* [JOB]
Rescale the lines between the one holding "By their distance" and the one holding "(333,371), (627,176), (402,77), (318,54), (298,192)", inclusive, and give them all again, requests unchanged. In the answers, multiply every point coordinate by 1.7 and round it to a whole number, with halves rounded up.

* [DATA TO PROCESS]

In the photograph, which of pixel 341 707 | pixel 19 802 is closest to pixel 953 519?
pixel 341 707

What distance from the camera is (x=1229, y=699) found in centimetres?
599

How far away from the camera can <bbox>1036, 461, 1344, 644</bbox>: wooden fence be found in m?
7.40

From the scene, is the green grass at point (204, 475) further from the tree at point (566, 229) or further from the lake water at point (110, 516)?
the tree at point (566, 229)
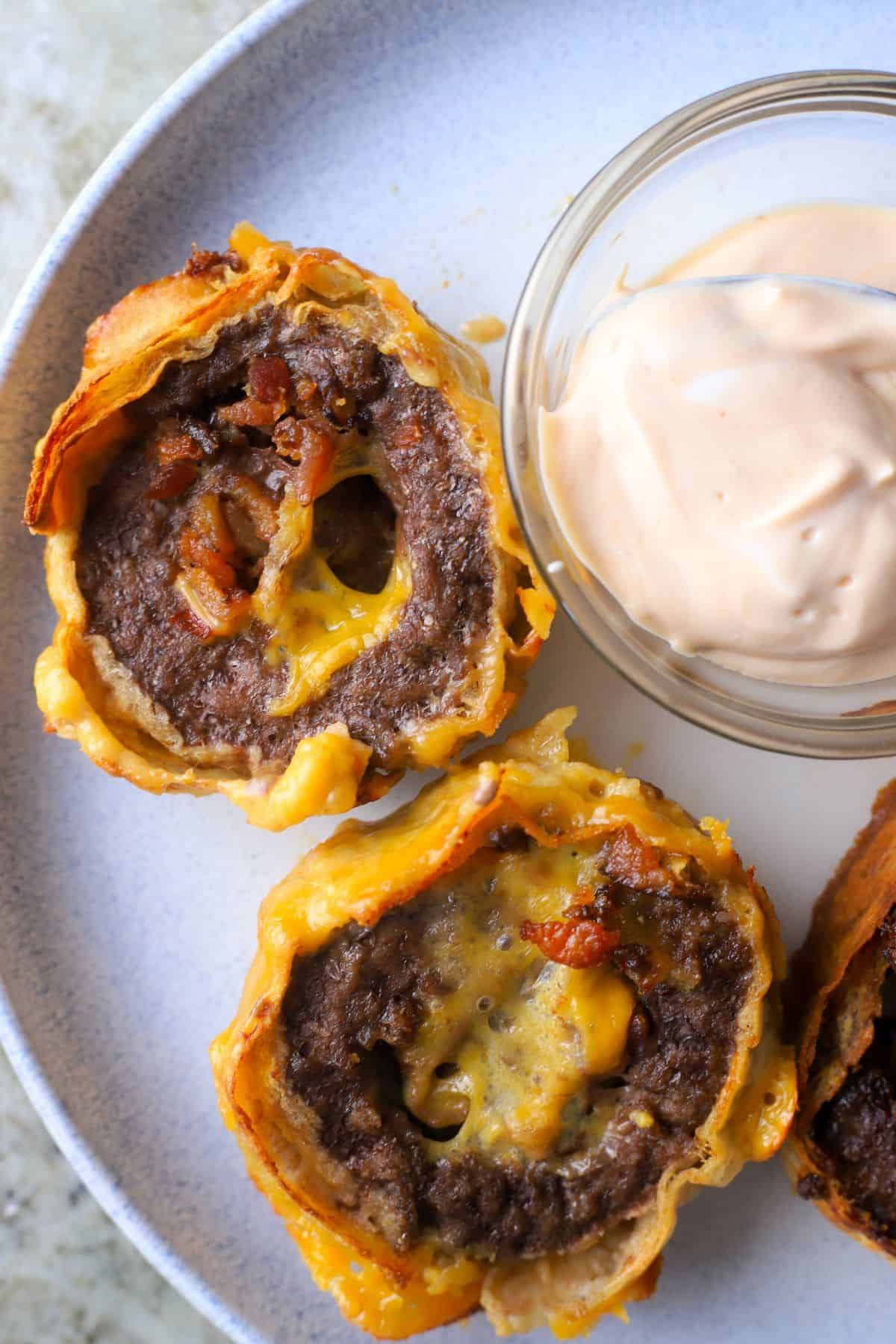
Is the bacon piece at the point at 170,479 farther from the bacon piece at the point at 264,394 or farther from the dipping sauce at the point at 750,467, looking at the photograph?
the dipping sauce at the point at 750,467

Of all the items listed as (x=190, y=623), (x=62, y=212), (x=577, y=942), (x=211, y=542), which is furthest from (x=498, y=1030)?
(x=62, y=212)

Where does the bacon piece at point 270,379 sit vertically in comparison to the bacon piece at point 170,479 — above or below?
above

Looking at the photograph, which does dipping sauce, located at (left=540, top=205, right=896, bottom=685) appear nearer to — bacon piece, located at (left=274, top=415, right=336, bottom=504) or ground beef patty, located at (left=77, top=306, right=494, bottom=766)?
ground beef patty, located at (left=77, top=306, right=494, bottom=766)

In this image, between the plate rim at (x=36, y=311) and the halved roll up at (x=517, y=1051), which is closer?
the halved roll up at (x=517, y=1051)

...

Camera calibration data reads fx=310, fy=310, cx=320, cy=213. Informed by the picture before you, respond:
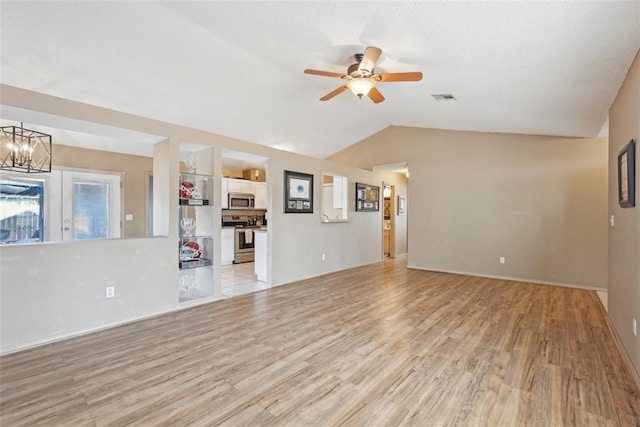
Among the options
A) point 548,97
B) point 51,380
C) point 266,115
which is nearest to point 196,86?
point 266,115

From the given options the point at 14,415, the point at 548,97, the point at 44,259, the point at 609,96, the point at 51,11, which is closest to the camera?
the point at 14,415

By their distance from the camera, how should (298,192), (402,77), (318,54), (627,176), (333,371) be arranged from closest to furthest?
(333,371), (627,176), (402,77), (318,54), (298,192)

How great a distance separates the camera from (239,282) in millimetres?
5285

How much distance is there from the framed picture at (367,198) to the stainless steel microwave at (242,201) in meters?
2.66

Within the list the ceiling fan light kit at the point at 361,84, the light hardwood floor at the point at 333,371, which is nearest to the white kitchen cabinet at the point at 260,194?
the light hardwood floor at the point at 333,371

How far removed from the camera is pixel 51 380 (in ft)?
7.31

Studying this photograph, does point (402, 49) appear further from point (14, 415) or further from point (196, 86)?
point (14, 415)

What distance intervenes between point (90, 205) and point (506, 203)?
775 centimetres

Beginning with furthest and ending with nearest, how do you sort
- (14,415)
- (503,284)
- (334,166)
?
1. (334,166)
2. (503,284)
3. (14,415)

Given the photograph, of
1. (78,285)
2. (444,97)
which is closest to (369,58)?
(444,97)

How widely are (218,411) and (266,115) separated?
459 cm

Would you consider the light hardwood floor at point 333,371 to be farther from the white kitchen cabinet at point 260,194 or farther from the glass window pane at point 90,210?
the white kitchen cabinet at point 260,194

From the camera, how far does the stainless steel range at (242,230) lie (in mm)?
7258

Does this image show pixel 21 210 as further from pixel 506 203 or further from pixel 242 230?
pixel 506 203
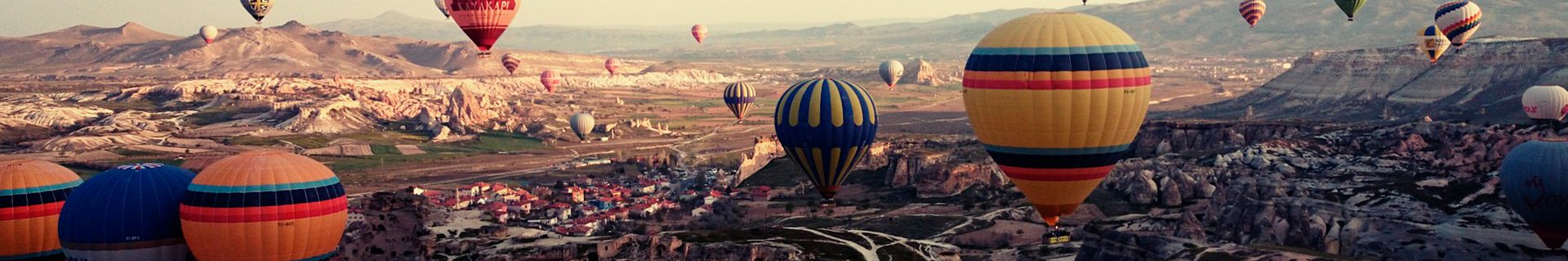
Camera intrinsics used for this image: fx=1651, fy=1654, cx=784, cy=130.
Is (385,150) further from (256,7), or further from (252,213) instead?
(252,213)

--

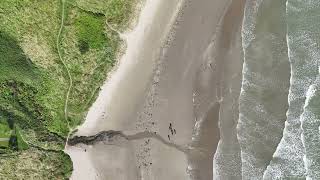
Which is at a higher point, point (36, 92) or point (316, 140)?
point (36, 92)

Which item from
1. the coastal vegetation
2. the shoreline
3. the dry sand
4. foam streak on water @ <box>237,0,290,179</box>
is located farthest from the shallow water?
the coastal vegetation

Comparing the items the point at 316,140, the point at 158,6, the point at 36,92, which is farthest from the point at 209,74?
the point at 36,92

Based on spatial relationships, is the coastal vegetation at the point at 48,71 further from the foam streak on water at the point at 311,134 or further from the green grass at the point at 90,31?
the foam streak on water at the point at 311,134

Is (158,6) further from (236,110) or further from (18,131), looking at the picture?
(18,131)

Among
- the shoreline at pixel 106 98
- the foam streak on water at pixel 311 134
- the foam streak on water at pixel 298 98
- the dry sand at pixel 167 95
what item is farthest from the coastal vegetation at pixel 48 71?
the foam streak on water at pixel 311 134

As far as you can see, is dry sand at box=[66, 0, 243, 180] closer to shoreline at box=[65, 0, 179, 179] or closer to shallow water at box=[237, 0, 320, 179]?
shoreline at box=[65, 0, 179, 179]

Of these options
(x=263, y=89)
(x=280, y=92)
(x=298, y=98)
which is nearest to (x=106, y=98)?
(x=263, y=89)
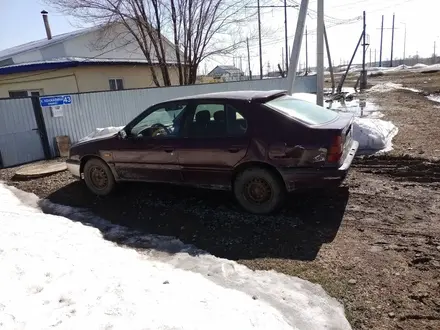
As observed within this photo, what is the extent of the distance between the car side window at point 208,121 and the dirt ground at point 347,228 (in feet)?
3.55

* [EXERCISE RESULT]
By their distance from the camera, how should (298,192), (402,77), (318,54), (627,176), (333,371) be arranged from closest to furthest?
(566,631), (1066,299), (683,131), (541,92), (507,326)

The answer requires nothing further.